● What is being asked: Render the lines as a JSON list of strings, one string per line, with blank lines omitted. Start at the line that contains "Can you tell me which of" and end after the line that contains "is furthest from [16,4]?".

● Information given:
◆ ◆ ◆ ◆ ◆ ◆ ◆
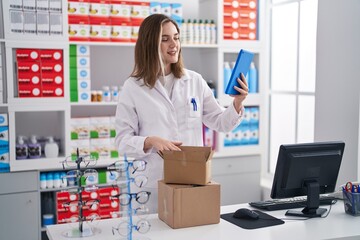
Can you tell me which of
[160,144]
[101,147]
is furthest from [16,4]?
◆ ◆ ◆ ◆ ◆ ◆ ◆
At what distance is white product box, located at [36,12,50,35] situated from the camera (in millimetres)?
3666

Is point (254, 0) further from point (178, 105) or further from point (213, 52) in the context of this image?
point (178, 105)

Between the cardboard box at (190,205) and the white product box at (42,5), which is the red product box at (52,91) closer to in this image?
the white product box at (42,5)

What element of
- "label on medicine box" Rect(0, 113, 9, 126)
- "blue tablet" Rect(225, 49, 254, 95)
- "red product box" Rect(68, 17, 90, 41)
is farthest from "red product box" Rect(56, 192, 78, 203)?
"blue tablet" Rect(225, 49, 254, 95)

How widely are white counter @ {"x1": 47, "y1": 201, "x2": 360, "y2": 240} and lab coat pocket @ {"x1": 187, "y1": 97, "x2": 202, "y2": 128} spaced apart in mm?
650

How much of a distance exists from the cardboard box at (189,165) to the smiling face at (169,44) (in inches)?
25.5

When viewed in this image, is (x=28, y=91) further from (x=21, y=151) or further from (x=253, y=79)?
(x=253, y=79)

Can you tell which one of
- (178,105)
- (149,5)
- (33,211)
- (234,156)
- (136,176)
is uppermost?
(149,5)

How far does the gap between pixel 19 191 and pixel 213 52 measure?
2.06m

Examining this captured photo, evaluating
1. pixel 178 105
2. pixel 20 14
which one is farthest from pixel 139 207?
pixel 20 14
◆ ◆ ◆ ◆ ◆ ◆ ◆
● Task solution:
[
  "Can you tell me which of",
  "[160,144]",
  "[101,147]",
  "is furthest from [16,4]?"
]